Todos vimos su hazaña del pasado 30 de septiembre, con los brazos en alto, con un lastre de ropa que habría impedido a cualquiera correr una maratón, cruzando la meta con un tiempo de 2 horas, 41 minutos y 12 segundos, y convirtiéndose al mismo tiempo en el ganador de la Maratón de Berlín en la categoría de corredores de 55 a 59 años, y en el segundo mexicano mejor colocado en toda la prueba. Más tarde, no hace falta decirlo, se confirmaría que el político mexicano no había triunfado por las buenas, sino que había tomado un atajo.
Este domingo, el priista regresó a las competencias y lo hizo corriendo la Media Maratón de Austin, donde terminó en el lugar 360 —14 de su categoría—, con un tiempo de una hora, 42 minutos y 10 segundos, dejando registro de su paso en los dispositivos electrónicos colocados en la ruta, lo que elimina cualquier suspicacia respecto a posibles atajos.

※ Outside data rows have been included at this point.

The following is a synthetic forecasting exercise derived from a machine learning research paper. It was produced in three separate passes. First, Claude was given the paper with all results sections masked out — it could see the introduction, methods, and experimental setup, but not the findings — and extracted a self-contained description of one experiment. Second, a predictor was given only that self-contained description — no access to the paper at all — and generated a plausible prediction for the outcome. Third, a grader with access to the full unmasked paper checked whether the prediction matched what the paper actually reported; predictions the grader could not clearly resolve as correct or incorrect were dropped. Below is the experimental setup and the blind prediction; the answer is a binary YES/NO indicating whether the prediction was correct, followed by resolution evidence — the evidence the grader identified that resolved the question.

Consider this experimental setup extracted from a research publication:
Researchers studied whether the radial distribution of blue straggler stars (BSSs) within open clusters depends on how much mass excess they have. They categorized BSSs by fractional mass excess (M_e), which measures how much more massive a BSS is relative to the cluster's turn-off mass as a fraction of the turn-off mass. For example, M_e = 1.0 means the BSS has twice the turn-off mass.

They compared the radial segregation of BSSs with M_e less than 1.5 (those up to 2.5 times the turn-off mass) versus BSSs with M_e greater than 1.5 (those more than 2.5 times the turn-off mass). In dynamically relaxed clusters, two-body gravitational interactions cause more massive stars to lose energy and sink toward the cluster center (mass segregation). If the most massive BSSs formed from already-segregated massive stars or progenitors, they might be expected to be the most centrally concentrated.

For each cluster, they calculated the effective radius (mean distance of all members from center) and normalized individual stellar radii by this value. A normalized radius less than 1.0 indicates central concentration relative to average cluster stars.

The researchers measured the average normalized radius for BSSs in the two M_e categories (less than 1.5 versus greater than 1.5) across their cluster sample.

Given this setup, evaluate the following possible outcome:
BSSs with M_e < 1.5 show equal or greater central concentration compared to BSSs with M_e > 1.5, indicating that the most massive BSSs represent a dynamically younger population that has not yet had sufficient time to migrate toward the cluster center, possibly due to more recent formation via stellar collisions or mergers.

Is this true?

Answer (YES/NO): YES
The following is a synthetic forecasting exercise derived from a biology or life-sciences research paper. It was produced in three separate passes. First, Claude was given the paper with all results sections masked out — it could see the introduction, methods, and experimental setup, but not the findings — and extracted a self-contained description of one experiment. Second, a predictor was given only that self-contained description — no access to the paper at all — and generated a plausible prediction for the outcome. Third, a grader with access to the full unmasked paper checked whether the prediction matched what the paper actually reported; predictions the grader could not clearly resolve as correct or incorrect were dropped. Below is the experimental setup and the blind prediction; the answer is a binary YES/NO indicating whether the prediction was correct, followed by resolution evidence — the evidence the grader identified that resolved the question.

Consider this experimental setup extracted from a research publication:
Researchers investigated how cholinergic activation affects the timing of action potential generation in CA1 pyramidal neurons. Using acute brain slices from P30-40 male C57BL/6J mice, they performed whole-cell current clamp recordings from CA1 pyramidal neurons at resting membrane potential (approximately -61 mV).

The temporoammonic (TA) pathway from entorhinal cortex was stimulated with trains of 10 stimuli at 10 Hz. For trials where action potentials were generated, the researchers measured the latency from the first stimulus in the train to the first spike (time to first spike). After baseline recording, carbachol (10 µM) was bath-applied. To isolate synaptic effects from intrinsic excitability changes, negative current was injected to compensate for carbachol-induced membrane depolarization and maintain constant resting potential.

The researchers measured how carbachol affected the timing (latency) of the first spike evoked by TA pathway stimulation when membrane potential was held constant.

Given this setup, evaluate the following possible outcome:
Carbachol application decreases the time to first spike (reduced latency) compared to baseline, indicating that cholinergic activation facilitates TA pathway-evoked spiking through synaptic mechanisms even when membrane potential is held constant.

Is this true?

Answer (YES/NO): NO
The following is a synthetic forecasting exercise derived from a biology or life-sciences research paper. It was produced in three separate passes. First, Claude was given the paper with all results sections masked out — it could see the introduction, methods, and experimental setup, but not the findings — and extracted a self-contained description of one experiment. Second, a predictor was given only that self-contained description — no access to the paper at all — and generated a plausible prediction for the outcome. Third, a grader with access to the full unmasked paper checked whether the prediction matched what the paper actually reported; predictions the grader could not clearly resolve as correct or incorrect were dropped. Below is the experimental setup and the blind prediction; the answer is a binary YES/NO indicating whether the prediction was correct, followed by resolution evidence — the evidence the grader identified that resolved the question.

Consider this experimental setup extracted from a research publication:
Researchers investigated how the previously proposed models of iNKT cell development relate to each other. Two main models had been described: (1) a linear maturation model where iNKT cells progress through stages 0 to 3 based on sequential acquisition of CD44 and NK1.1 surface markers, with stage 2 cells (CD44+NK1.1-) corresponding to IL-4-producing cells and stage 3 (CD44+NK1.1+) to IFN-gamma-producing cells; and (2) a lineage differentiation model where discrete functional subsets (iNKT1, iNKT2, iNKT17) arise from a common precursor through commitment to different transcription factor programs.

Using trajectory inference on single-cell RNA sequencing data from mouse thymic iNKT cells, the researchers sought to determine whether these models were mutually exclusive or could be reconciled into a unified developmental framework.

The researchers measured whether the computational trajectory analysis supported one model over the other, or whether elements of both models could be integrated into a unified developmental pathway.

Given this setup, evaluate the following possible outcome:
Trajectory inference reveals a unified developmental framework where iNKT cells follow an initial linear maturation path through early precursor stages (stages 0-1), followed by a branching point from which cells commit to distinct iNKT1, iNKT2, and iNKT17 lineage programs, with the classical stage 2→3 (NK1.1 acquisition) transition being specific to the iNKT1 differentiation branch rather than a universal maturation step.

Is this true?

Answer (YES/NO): NO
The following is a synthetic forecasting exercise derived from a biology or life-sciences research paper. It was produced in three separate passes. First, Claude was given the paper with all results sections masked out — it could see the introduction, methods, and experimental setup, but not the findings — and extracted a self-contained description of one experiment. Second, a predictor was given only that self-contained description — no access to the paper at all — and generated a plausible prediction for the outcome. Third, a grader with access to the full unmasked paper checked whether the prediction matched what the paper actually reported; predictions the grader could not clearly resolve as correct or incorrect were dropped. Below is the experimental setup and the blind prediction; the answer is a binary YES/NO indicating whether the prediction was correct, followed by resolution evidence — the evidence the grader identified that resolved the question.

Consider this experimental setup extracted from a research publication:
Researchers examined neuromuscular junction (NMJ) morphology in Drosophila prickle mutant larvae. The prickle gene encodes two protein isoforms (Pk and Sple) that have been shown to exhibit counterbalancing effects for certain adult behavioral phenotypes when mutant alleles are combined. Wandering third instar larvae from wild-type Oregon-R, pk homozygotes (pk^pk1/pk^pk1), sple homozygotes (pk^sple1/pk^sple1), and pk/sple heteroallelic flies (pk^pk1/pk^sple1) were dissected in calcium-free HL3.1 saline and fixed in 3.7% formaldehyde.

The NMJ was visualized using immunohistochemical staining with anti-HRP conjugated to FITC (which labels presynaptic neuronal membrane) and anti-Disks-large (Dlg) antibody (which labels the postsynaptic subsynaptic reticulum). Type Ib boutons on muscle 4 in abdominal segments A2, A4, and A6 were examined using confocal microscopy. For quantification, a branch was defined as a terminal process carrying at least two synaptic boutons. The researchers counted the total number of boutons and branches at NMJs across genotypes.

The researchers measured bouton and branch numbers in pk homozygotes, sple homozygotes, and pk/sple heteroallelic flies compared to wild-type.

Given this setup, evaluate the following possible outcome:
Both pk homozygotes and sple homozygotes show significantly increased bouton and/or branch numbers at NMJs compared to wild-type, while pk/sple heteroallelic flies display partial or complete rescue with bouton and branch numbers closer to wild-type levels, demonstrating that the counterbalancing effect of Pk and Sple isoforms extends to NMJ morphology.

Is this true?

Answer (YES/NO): NO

Madrazo corrió los 21 kilómetros y y 97 metros de la prueba a un ritmo aproximado de 4 minutos 50 segundos por kilómetro; de mantener el paso habría terminado la maratón en 3 horas 24 minutos. La cosa es que ahora el ex candidato presidencial se ha vuelto noticia hasta por hacer las cosas legalmente.
Vía: Texas en línea.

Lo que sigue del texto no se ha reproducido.